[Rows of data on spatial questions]
○ ○ ○

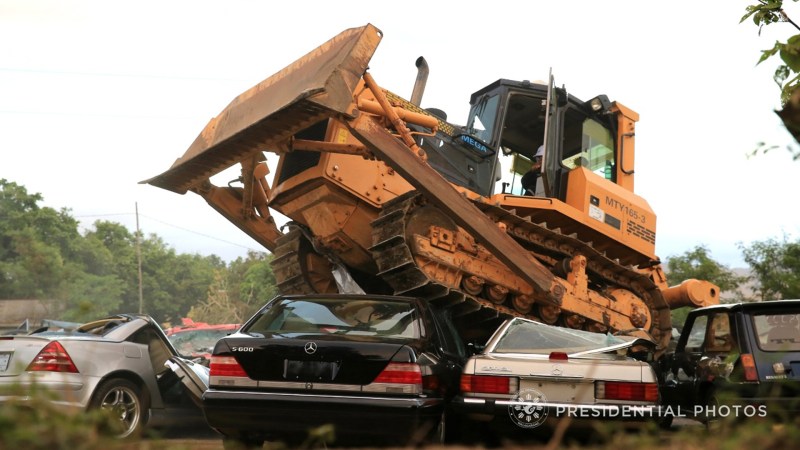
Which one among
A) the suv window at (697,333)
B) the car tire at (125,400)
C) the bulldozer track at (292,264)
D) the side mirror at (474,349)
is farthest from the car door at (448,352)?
the bulldozer track at (292,264)

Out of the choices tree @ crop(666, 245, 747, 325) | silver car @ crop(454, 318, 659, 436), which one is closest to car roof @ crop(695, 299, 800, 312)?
silver car @ crop(454, 318, 659, 436)

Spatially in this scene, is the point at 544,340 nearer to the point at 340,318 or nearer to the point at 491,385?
the point at 491,385

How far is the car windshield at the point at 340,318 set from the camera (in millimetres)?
6438

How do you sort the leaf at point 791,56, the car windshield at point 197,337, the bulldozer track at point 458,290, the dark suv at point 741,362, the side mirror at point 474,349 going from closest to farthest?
the leaf at point 791,56 < the dark suv at point 741,362 < the side mirror at point 474,349 < the bulldozer track at point 458,290 < the car windshield at point 197,337

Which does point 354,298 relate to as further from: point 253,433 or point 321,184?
point 321,184

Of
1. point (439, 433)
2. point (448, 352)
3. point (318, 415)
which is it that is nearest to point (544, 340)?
point (448, 352)

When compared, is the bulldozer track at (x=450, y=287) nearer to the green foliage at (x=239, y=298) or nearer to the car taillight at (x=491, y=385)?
the car taillight at (x=491, y=385)

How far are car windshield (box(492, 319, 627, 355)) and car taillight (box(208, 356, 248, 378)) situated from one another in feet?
6.71

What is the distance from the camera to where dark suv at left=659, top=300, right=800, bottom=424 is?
6.75 m

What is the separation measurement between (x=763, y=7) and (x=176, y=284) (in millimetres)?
70819

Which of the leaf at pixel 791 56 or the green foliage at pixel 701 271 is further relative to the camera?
the green foliage at pixel 701 271

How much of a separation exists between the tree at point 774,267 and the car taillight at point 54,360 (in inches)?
759

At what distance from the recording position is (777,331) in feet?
23.6

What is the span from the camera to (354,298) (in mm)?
7016
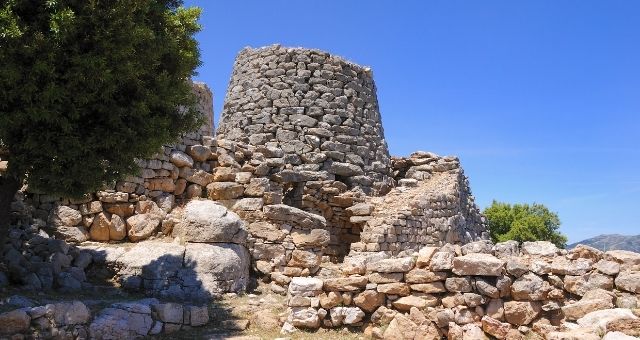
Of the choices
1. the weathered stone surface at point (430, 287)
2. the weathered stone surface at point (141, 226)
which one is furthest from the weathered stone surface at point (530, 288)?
the weathered stone surface at point (141, 226)

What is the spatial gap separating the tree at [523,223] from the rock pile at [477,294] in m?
23.5

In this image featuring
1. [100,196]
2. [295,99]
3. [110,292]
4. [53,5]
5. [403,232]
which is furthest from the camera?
[295,99]

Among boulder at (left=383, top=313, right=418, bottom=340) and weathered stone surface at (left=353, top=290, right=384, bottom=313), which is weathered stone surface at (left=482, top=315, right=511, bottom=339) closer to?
boulder at (left=383, top=313, right=418, bottom=340)

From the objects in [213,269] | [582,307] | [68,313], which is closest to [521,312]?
[582,307]

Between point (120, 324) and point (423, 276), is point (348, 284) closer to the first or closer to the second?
point (423, 276)

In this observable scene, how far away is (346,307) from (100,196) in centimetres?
556

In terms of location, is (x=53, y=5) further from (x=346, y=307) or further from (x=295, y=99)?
(x=295, y=99)

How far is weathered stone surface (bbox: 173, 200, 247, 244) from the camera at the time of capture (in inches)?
382

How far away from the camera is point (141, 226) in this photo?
10398 mm

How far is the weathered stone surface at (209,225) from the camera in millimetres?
9695

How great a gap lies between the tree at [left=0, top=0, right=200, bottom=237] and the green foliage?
0.01 metres

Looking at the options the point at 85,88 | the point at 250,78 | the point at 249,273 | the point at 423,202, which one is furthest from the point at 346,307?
the point at 250,78

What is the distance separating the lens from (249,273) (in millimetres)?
10320

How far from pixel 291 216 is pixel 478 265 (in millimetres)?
4977
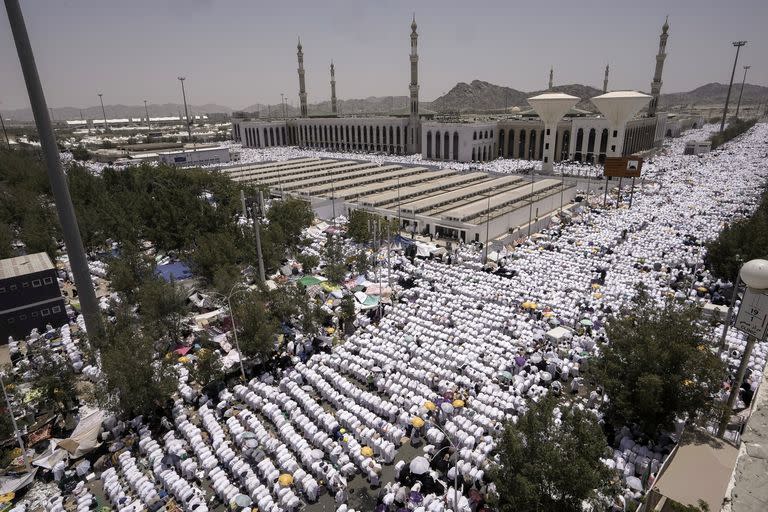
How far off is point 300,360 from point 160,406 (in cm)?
563

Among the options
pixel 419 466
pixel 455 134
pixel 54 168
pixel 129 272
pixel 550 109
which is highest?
pixel 550 109

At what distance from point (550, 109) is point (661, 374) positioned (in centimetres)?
5405

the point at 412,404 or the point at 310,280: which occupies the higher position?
the point at 310,280

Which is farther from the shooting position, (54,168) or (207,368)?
→ (207,368)

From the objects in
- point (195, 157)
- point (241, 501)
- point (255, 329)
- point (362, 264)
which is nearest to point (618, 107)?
point (362, 264)

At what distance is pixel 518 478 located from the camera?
9.73 metres

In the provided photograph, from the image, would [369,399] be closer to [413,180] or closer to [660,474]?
[660,474]

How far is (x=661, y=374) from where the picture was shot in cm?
1335

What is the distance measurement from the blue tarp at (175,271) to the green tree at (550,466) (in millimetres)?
21090

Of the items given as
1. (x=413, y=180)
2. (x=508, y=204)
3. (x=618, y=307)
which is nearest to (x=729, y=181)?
(x=508, y=204)

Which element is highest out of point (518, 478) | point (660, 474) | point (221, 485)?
→ point (518, 478)

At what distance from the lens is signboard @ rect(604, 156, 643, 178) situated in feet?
147

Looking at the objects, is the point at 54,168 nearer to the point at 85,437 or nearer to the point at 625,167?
the point at 85,437

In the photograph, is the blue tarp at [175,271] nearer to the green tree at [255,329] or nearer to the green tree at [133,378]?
the green tree at [255,329]
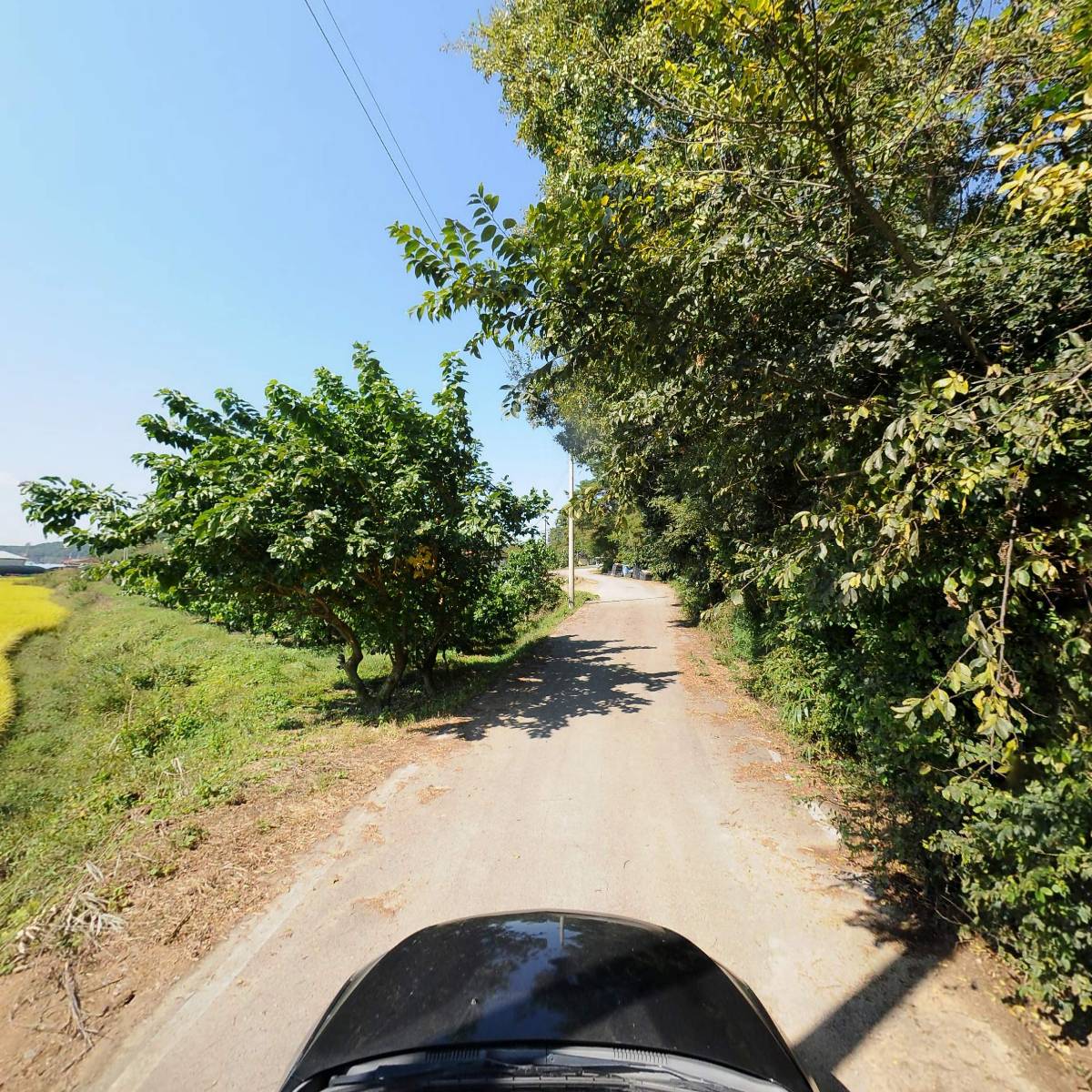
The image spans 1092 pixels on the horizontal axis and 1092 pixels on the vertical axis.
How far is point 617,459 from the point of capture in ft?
18.7

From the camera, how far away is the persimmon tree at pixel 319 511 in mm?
6488

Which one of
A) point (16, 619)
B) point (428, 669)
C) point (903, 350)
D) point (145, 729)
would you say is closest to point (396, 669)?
point (428, 669)

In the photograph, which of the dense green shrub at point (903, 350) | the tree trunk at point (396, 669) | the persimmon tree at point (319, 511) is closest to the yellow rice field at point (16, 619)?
the persimmon tree at point (319, 511)

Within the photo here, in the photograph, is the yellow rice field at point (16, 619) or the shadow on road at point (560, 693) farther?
the yellow rice field at point (16, 619)

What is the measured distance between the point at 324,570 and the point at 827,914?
6.75 m

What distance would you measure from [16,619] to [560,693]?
2519 centimetres

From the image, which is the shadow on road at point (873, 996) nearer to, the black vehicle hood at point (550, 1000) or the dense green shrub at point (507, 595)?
the black vehicle hood at point (550, 1000)

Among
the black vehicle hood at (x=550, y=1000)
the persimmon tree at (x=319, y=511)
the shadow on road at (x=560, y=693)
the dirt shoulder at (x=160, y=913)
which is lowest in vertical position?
the shadow on road at (x=560, y=693)

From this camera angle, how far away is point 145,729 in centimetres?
835

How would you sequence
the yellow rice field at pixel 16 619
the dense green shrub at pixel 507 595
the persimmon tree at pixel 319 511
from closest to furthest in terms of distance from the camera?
the persimmon tree at pixel 319 511 → the dense green shrub at pixel 507 595 → the yellow rice field at pixel 16 619

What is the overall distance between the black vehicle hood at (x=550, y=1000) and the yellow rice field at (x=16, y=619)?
12.9m

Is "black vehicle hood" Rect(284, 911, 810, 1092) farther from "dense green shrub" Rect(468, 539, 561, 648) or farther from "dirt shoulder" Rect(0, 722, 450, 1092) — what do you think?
"dense green shrub" Rect(468, 539, 561, 648)

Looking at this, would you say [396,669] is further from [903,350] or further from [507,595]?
[903,350]

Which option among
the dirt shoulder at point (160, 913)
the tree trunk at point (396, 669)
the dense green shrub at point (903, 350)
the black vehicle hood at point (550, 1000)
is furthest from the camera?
the tree trunk at point (396, 669)
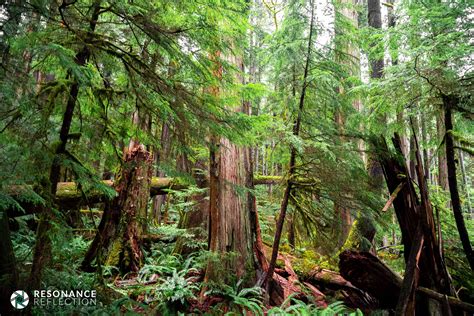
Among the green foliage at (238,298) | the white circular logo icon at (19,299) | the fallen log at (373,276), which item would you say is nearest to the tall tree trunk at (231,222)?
the green foliage at (238,298)

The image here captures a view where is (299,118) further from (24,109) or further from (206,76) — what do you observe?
(24,109)

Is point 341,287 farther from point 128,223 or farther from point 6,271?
point 6,271

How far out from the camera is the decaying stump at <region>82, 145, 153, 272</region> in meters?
5.77

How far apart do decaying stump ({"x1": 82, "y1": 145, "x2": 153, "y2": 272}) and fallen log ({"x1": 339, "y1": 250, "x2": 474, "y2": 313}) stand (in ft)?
12.7

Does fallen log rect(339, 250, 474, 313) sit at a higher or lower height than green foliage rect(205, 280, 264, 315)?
higher

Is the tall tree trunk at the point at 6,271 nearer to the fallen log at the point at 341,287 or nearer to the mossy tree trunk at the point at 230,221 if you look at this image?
the mossy tree trunk at the point at 230,221

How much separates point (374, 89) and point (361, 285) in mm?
3091

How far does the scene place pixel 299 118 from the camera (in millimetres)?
4223

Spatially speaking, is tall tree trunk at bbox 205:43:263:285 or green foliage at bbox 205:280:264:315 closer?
green foliage at bbox 205:280:264:315

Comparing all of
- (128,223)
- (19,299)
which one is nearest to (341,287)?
(128,223)

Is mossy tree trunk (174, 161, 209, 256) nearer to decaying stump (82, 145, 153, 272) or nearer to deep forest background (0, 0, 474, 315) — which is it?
deep forest background (0, 0, 474, 315)

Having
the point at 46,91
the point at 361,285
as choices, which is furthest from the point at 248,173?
the point at 46,91

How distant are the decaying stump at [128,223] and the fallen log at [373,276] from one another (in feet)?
12.7

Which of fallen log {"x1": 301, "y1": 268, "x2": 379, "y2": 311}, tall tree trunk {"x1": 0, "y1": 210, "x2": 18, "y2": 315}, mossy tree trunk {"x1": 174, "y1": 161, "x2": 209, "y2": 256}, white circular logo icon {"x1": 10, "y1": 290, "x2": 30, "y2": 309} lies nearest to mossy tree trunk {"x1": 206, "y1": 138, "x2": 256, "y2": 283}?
mossy tree trunk {"x1": 174, "y1": 161, "x2": 209, "y2": 256}
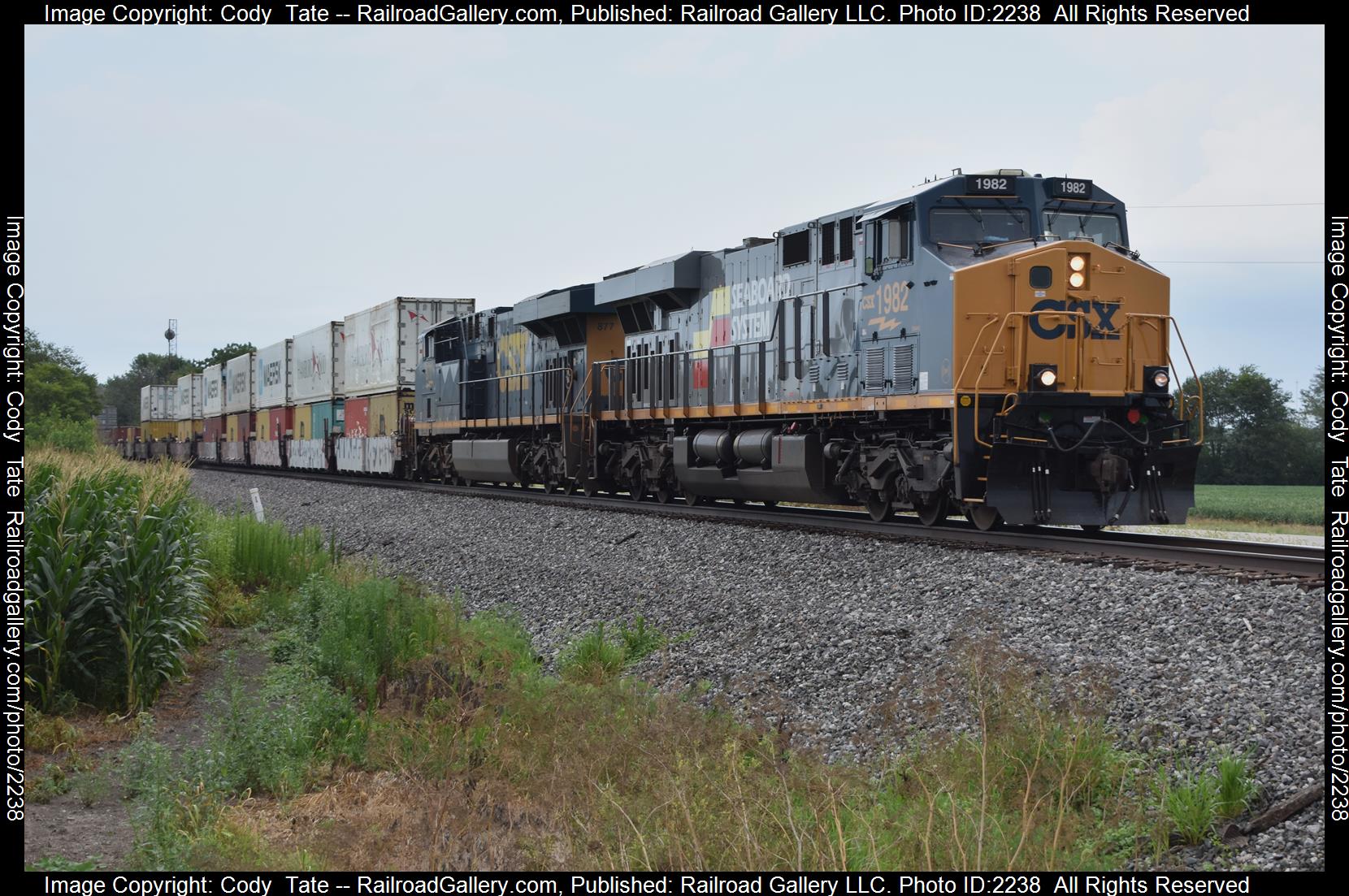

○ ○ ○

Extract each line of the entries above that contains the word "away". Treat uppercase and lowercase as distinct when matching.

TASK RESPONSE:
In this observable scene, how far away is (346,307) from (100,196) in centimetres?
How far away from the camera is point (141, 226) in this photo?
From the camera, how far away is the persimmon tree at pixel 319 511 in mm?
From this camera angle, how far away is point 145,729 in centimetres?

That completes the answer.